だが、この便利さの本質は、丸鋸と言う工具にあるのではなく、充電池にある。山の中の電気のないところで機械を動かすのは今までは内燃機関(エンジン)しかなく、必然的に大きなサイズとならざるを得なかった。エンジン式の芝刈り機やチェーンソウ等がそれで、大きな力を要求する場面では当然これが主役だ。だが、電池の性能向上は着実にその領域を侵しつつある。電話がその代表で、電池はコンピュータ技術を凌ぐ重要なデバイスだ。ノートパソコンからハイブリッドカーに至るまで、身の回りの最先端は多くの場合充電池の進歩に大きく依存している。いずれ、燃料電池に置換わり、ひょっとしたら原子炉をポケットに入れて持ち歩く日が来るかもしれない。送電線による中央集権的エネルギー構造から、分散的エネルギー利用に替わる時代の入り口に僕らは今いる。
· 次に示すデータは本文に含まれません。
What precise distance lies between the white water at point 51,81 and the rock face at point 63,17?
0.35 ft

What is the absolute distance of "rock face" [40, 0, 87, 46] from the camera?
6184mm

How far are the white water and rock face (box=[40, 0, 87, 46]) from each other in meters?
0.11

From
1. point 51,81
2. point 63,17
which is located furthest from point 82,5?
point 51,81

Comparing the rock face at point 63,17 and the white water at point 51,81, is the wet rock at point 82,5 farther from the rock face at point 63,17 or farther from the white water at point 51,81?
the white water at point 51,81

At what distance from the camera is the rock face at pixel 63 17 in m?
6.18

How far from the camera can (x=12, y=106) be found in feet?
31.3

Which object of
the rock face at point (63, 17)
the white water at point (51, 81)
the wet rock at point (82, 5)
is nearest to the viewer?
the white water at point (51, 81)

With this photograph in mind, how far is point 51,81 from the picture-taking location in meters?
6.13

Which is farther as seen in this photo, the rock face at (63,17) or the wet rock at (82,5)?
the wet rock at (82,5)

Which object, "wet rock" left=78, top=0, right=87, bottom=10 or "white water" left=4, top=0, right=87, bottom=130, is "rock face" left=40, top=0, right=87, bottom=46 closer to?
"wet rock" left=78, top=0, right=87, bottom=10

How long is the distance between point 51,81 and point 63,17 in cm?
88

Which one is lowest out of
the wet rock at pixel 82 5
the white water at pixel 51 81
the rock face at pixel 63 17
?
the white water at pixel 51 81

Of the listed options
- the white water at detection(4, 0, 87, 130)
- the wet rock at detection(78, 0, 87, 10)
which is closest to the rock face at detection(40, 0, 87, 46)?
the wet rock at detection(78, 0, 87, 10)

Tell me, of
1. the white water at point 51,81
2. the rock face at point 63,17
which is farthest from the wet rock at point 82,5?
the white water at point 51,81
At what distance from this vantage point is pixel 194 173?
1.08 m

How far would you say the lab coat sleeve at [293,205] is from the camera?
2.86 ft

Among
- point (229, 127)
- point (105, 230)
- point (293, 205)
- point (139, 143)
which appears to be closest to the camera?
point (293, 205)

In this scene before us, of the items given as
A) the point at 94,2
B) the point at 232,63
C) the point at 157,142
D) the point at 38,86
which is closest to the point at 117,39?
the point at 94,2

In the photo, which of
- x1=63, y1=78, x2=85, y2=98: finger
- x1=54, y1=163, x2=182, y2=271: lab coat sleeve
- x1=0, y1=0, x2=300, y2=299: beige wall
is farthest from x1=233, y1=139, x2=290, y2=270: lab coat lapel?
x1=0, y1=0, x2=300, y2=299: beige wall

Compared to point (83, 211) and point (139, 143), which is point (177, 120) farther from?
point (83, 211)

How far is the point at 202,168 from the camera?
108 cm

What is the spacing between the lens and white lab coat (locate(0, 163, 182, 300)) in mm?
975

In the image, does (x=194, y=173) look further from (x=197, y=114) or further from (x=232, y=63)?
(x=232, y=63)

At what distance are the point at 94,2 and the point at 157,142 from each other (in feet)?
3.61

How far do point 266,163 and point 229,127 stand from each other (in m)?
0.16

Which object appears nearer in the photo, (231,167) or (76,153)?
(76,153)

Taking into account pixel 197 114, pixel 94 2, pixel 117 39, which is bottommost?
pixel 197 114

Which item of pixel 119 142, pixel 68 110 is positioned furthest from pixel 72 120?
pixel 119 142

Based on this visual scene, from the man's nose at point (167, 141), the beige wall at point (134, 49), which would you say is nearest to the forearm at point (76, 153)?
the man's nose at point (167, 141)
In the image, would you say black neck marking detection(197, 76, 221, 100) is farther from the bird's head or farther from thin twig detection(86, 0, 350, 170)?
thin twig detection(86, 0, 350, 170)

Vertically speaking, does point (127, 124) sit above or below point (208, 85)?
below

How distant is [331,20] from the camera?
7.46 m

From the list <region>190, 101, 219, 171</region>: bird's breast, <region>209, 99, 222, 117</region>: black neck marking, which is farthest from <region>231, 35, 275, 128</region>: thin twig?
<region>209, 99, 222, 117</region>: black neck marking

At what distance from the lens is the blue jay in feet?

エネルギーは分散しても、人はますます孤独になり、携帯でメールを送りあうのだろうか?

2008年11月22日土曜日

山小屋プロジェクト:WaterValley#14 2008.11.21




ドアと窓枠完成、野路板に突入。


ドアと窓枠が付くとグッと家らしくなる。寒いとたき火は絶対必要。たき火をすると、つい、遊びたくなる。お弁当のおかずの唐揚げや鮭を網焼きするとぐっと食事もグレードアップする。住宅建築では、キッチンは無くてはならないものだけど、自然の中では勝手も変わってくる。水はすぐそばの泉で汲み、落ちている木の枝や倒木で火をおこし、石で組んだ炉の上に置いた網の上で、お茶を沸かし、おかずを焼く。火力調整ではなく、火からの距離で火加減が決まる。そもそもKitchenの語源は、ラテン語のco-quina(火を使うところ)、古来語ではcycene(クチーナ)で、これらが転じてキッチンとなったといわれている。 日本の台所は、平安時代の貴族の館の配ぜん台のあったところからきているようだ。江戸時代になっても食器を洗うのも野菜を洗うのも、井戸やきれいな流水のある場所で家の中にはなかった。家の中に蛇口が付いたのは水道網ができてきた近代だ。釜戸も外部空間との中間地点の土間に位置していた。入り口を入るとすぐに土間とかまどがある間取りを「表勝手」といった。今のワンルームマンションでいきなりキッチンと流し台というのも、それなりに歴史的なものでもある。暖炉とcooking stove,囲炉裏と釜戸も同じく「火」を扱いながら微妙に違う。山小屋に、キッチンと流し台は不要かも。

2008年11月19日水曜日

山小屋プロジェクト:WaterValley#13 2008.11.19










ついに屋根完成
今年、最高の寒波到来。山は5度。働いているとそれほどでもないが、腰かけてお弁当となるとさすがに寒い。焚き火だ、焚き火だ。燃やすものはいくらでもある。枯れ木、焚きつけには事欠かない。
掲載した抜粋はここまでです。